Nobody kicks a Martin Scorsese movie starring Leonardo DiCaprio around on the schedule like an unwanted adopted child! Nobody! Okay, well Paramount just did. We won’t be seeing the highly-anticipated film that looks like a great noir mixed in with some nice ol’ fashioned mindfuckery until February 19th, 2010. Hit the jump to try and discover why before you’re committed.
A Scorsese film starring DiCaprio automatically receives all the Oscar nominations. It’s not a matter of Academy members preferring those films. When a film like this (or anything by Clint Eastwood) gets released, it automatically goes on the ballot. I have no proof to back this up but it’s my theory and my theories are never wrong. It’s a lot like Darwin except my theories get taught in schools in the South.

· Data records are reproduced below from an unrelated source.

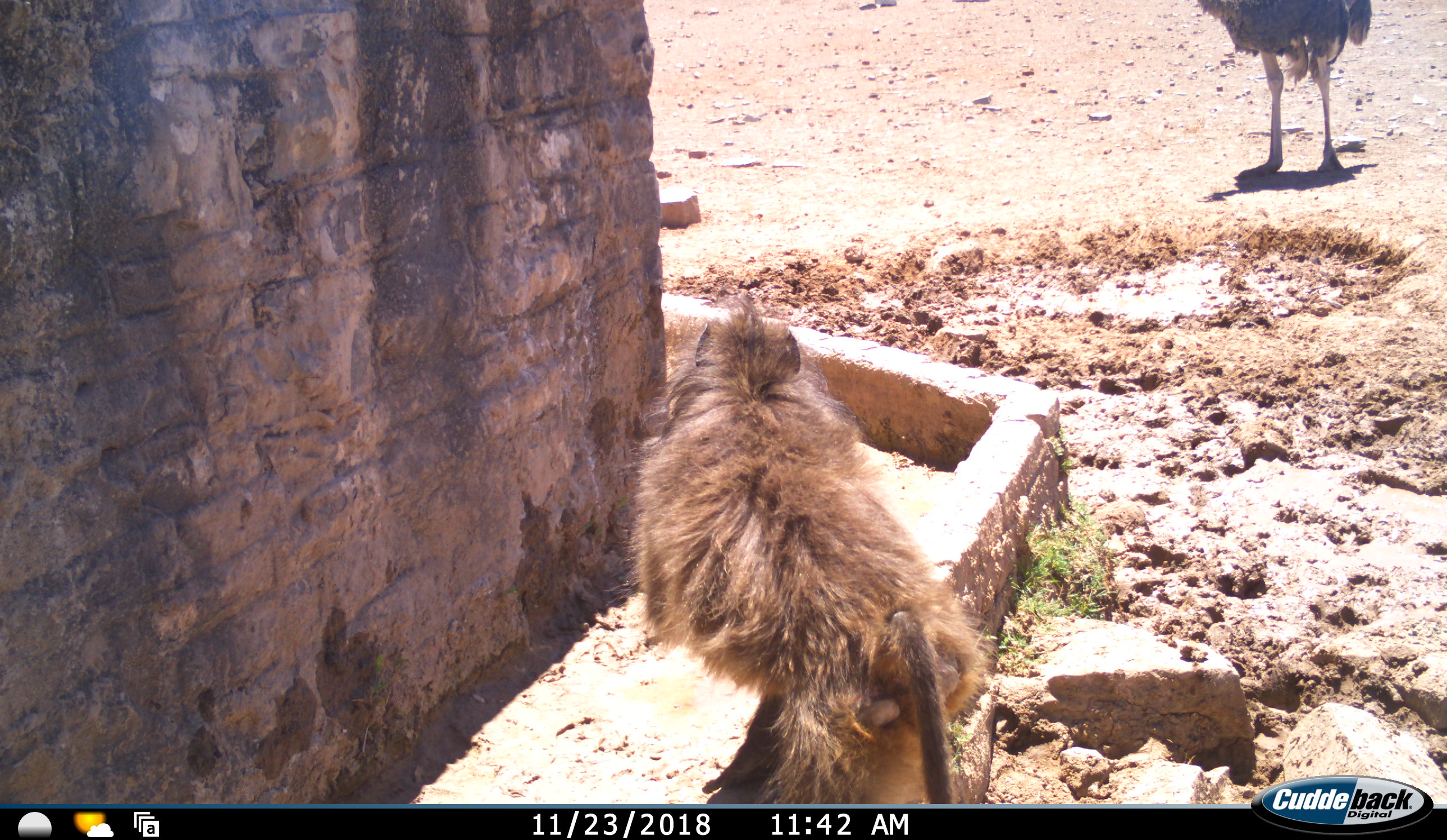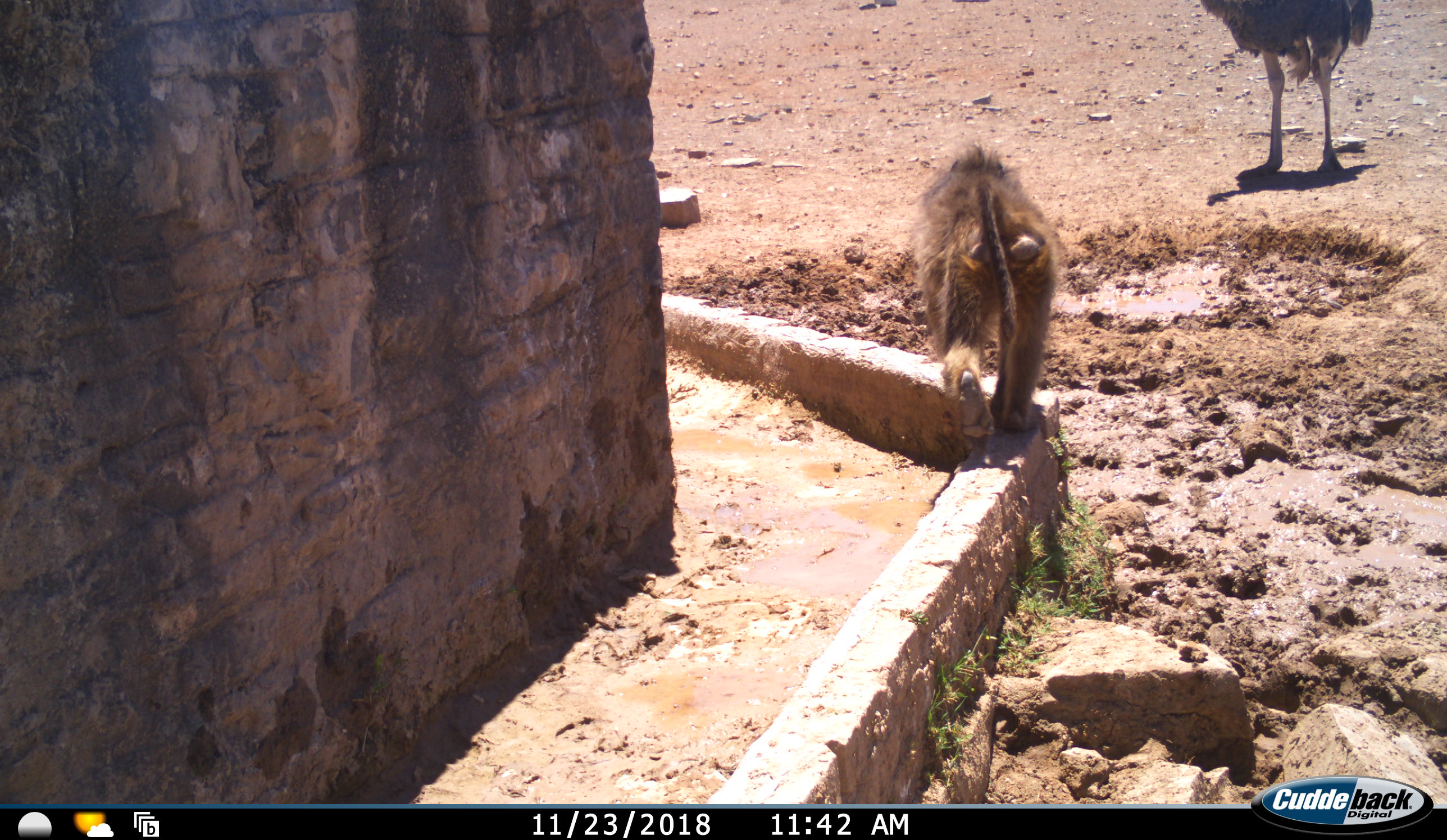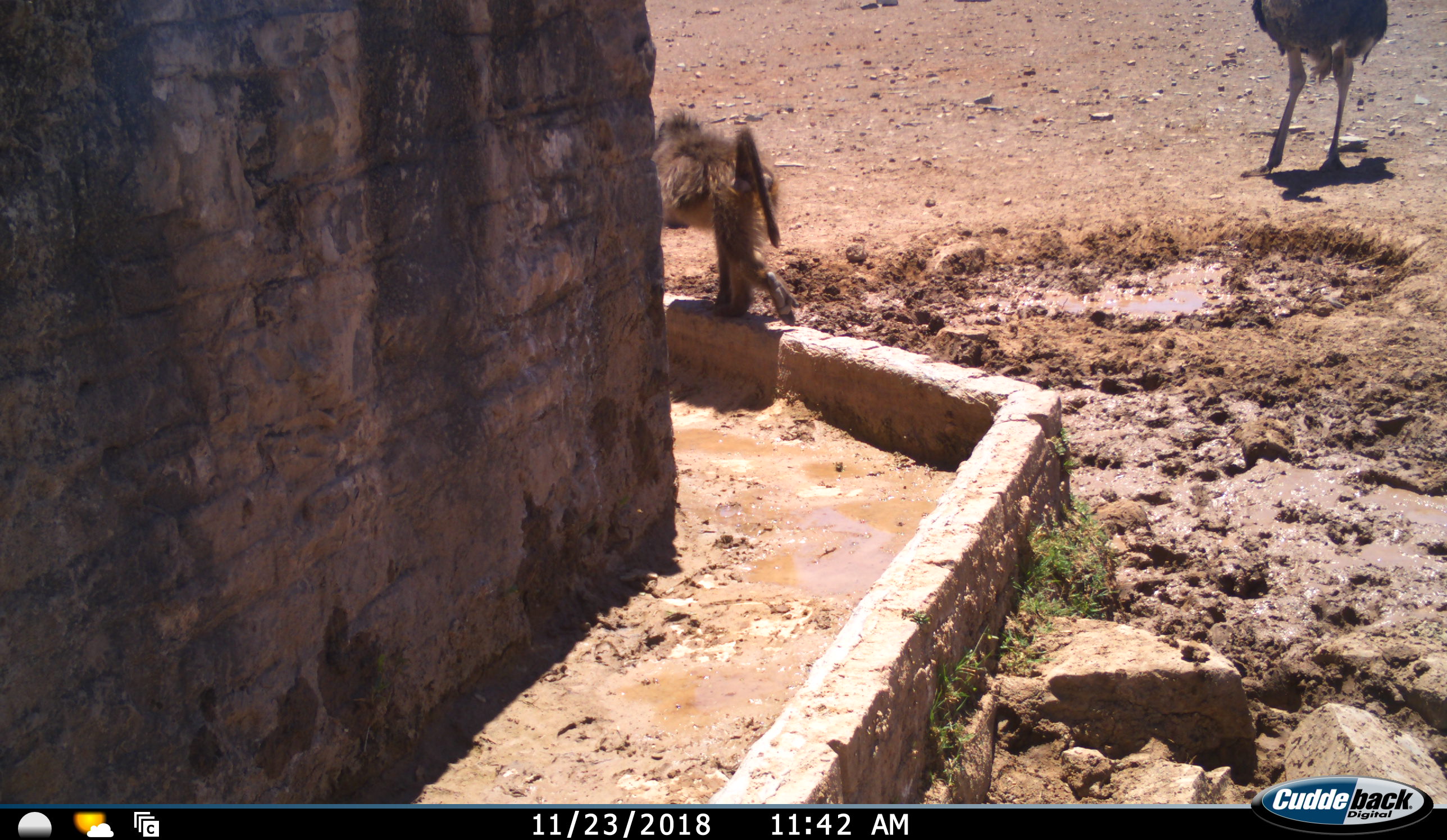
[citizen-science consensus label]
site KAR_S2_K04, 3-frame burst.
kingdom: Animalia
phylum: Chordata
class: Mammalia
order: Primates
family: Cercopithecidae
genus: Papio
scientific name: Papio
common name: baboon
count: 1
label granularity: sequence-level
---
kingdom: Animalia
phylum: Chordata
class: Aves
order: Struthioniformes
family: Struthionidae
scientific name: Struthionidae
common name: ostrich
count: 1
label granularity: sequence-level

Nikki ‘Toldya’ Finke has some interesting info about why it moved from the traditional Oscar time of October all the way to Valentine’s Day weekend (if you’re girlfriend wants to see this instead of an insipid romantic comedy, marry her). One theory is that Paramount doesn’t have that $50-60 million for an Oscar marketing campaign but neither Finke nor I think that’s the sole reason or even the best reason. According to Finke’s source, Paramount has the cash but they’re getting pretty hard-hit when it comes to video sales. That’s understandable as the market for home viewing moves to digital downloads and On-Demand. I would also like to add that “Shutter Island” is Paramount’s last film of 2009 (other than their specialty branches and DreamWorks) so what other film would they back that has their studio logo on it?
However, Finke also reports that DiCaprio would be unavailable to do international press for the film and I find that a much stronger reason because he’s the big sell to those markets.
So what’s the strategy? Is the film not as good as the talent and trailers would lead us to believe? Perhaps. But Finke ends with her studio insider explaining that February isn’t a death sentence to an Awards film like it was before. Not only was “Silence of the Lambs” released in February, but now that the Best Picture category has expanded to ten films, it has a better chance of getting noticed and remembered at the end of the year.